There’s a lot of room for improvement. Here’s a quick list of things I’m working on or would like to see.
- Ambiguous words in Lewis and Short have numbers in their XML keys to distinguish them. E.g., there’s a verb adeō and an adverb adeō, and their XML keys are adeo1 and adeo2 respectively. The CLTK lemmatizer also numbers ambiguous words, but I’m not sure whether the two systems are the same. For what I’m doing here, it would be ideal if they were, but there may be other considerations at play. Still, it would be worth investigating how much the two numerations overlap and whether CLTK could mimic Lewis and Short.
- The vocabulary builder spends most of its time parsing the XML file, which is very large and rather complex. As an alternative, it would be simpler to store Lewis and Short in a simple CSV file. (This would make reading in the data trivial.)
- On the other hand, the way that I extracted the textual data from the XML loses some information. In particular, the details of the section breakdowns in Lewis and Short are not stored as text, but only in the structure and attributes of the XML tags. My method of brute-force extraction didn’t preserve those structural signposts. For my purposes, that’s fine, but other people may prefer to try to get more structure out of the XML.
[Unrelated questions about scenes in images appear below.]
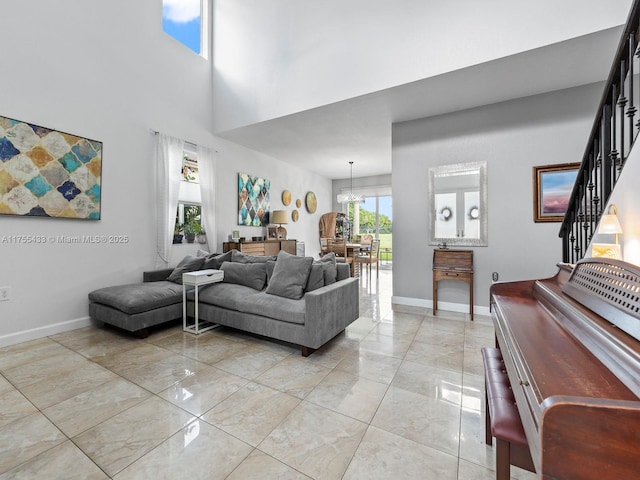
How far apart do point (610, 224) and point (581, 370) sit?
1558mm

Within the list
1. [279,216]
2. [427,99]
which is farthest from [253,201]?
[427,99]

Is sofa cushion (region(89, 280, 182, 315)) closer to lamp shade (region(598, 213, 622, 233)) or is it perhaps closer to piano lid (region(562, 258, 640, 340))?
piano lid (region(562, 258, 640, 340))

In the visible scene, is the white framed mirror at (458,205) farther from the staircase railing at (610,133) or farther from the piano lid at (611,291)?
the piano lid at (611,291)

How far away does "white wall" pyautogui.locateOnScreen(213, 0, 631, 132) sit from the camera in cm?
254

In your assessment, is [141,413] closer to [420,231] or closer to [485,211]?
[420,231]

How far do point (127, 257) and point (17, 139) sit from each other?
5.12 ft

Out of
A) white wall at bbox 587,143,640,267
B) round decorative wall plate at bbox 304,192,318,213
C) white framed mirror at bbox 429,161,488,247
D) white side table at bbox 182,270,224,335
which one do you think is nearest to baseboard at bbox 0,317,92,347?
white side table at bbox 182,270,224,335

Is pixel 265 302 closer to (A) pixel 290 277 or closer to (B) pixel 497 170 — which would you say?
(A) pixel 290 277

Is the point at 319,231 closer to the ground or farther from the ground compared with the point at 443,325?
farther from the ground

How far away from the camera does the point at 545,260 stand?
340 centimetres

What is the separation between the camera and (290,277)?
294 cm

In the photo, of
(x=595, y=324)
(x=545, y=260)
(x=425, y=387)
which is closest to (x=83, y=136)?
(x=425, y=387)

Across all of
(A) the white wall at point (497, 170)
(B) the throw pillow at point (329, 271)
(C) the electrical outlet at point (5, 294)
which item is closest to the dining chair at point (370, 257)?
(A) the white wall at point (497, 170)

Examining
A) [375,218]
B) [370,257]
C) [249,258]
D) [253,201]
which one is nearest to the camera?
[249,258]
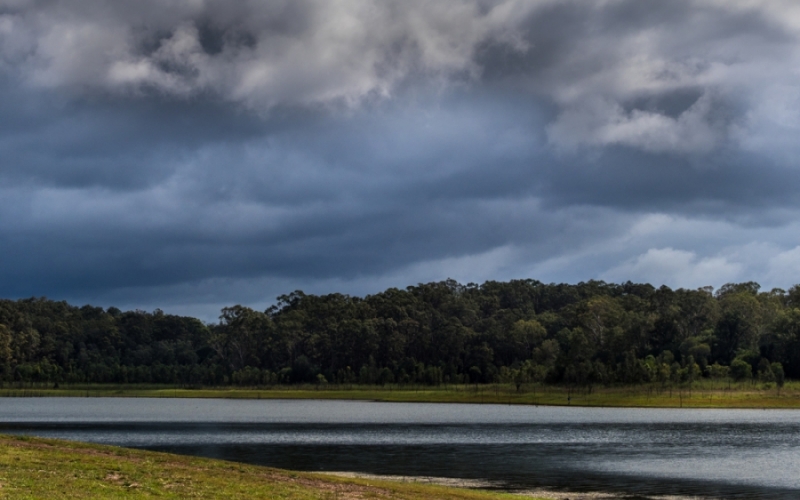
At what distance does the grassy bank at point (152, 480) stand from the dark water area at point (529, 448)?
1076cm

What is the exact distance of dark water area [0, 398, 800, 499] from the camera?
138ft

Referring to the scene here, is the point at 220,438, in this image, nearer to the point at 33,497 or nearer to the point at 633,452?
the point at 633,452

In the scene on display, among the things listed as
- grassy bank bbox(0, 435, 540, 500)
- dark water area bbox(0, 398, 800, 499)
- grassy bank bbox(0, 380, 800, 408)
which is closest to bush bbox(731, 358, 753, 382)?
grassy bank bbox(0, 380, 800, 408)

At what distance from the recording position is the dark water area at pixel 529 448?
4200 centimetres

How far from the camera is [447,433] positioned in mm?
76375

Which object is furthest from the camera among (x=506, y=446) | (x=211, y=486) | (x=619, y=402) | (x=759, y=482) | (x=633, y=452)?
(x=619, y=402)

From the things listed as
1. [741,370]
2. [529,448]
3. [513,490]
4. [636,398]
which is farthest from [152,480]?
[741,370]

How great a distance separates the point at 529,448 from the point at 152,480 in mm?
36027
- Lewis and Short have very odd conventions for macrons. First, they very frequently use the brevis to show where vowels are short. E.g., ăgō. That’s nearly never useful for students. Second, and much worse, they don’t provide macrons in several cases where macrons can be assumed as the norm. E.g., the first principal part of verbs or third declension nouns ending in -tiō. These cases, and many others, never have macrons. So in fact, the entry for that verb actually starts with the form ăgo: an unhelpful brevis and a missing macron. Both would likely confuse contemporary students. That’s enormously frustrating, though luckily there is an excellent Latin macronizer available on GitHub that might help with this problem, and it’s easy enough to remove all the brevis marks via simple scripts.
- Finally, as helpful as all of this may be, it’s not what I really need. To build a student glossary, I need to strike a balance: (i) I should provide general and basic meanings for the words I gloss, but (ii) I have to make sure to include any specific meanings necessary for the text at hand. (Student glossaries that only provide the meanings for the text at hand are the worst. They should be illegal.) But what these programs provide is far, far more than that. The result now is the entire dictionary entry for each word. Lewis and Short is a detailed, scholarly dictionary. The entries for core words in the language (e.g., ferō or et) can go on for column after column of small, single-spaced writing. So what I’d need to do is trim these entries down to something more manageable. That’s fine, but it would still require a fair amount of work—though nowhere near as much as doing it all from scratch.
- These command-line scripts are great for me, but for most people they would be a pain. Eventually, it would probably be good to wrap this in a web application or a desktop application. A user could upload the text they wanted to gloss and the application would give them a vocabulary list. (This would be something like Haverford’s terrific Bridge, but for any Latin text. It’s obviously a tall order.)
As usual, trying to make a computer do your work for you is fun, helpful, and exhausting. I got to learn some Python, and the tokenizer and lemmatizer results alone will save me hours compared to doing it by hand. At the same time, I’ve only scratched the surface and there’s far more work to do. But I’m excited to continue learning Python and to improve the glossary-maker scripts that I’ve started here.